Mes
parties de pêche avec Monsieur Bagaud
Mes années
d'enfance, avant d'atteindre l'âge d'aller vers la Loire où me
poussait mon bon vouloir, je les passais en grande partie à pêcher
dans les douves du château. Mes parents travaillaient à la
boutique ; ils avaient un voisin, un retraité parisien qui
avait acheté une vaste et vieille maison dans la rue Porte Berry, à
deux pas de chez nous.
Monsieur
Bagaud était pêcheur à la ligne comme ceux d'autrefois. Sous un
grand chapeau de paille à larges bords , une belle allure d'homme
fier et observateur, de grosses lunettes en écaille. Doté d' une
patience au-delà de la normale, il avait une envie incroyable de
m'initier à son passe-temps favori. Comme il avait tenu à la
Capitale une droguerie où l'on vendait du matériel de pêche,
l'homme possédait ainsi la parfaite panoplie du taquineur de
bouchon, à l'exception de la grande caisse qui fait usage de boîte
à pêche.

Données enregistrées:
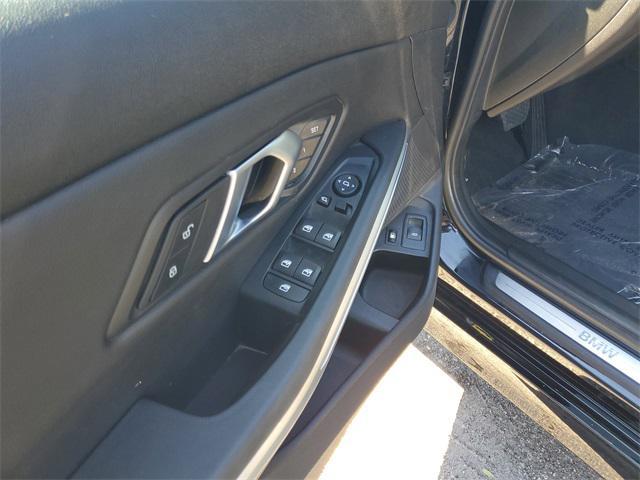 used 2024 BMW 330e car, priced at $30,690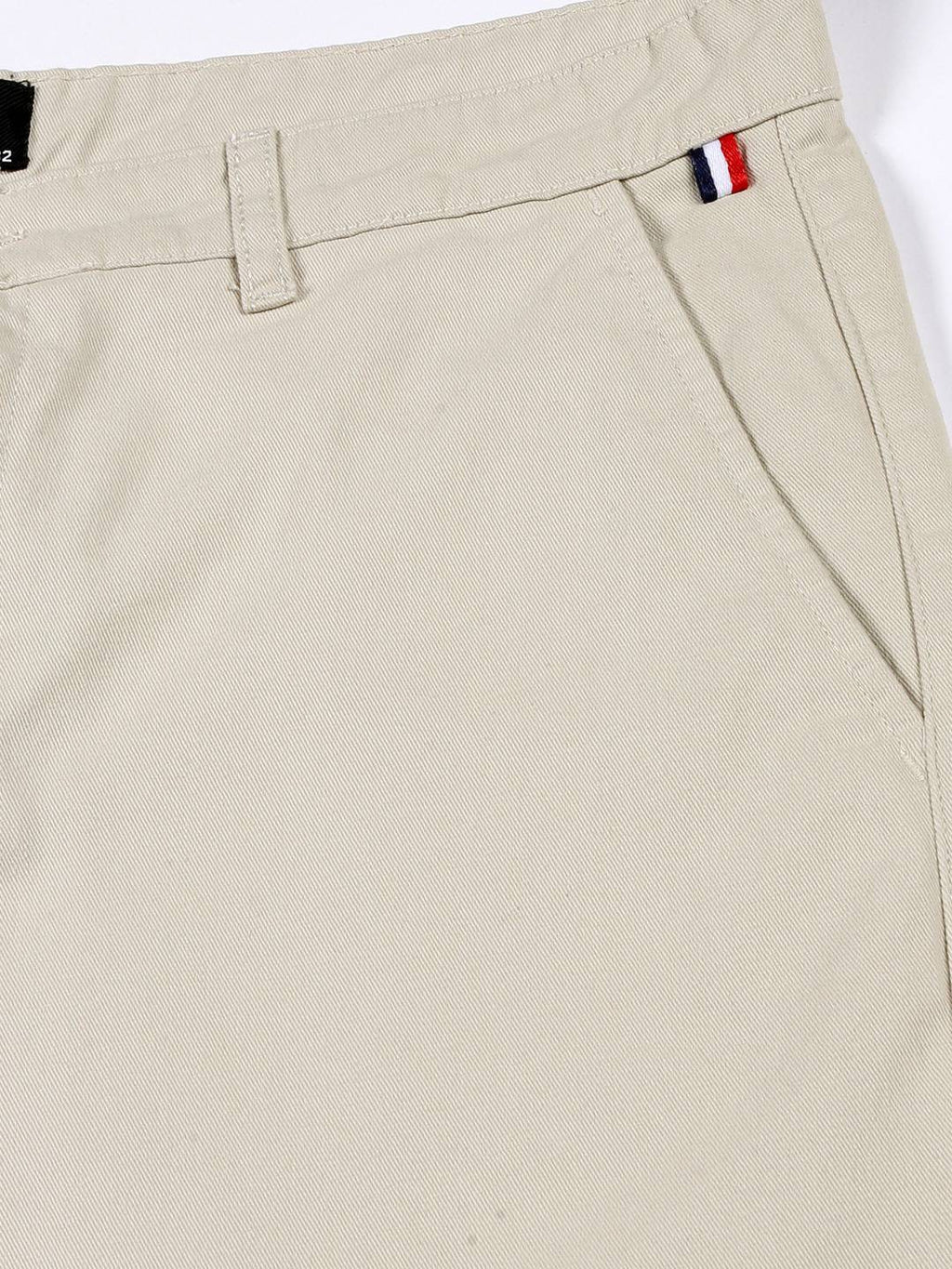 Thomas Scott Men Smart Slim Fit Cotton Chinos Trouser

Exercice:
D'après le texte sur les parties de pêche, quel commerce Monsieur Bagaud tenait-il à la Capitale ? Répondez en une phrase, s'il vous plaît.

Réponse:
Il tenait une droguerie où l'on vendait du matériel de pêche.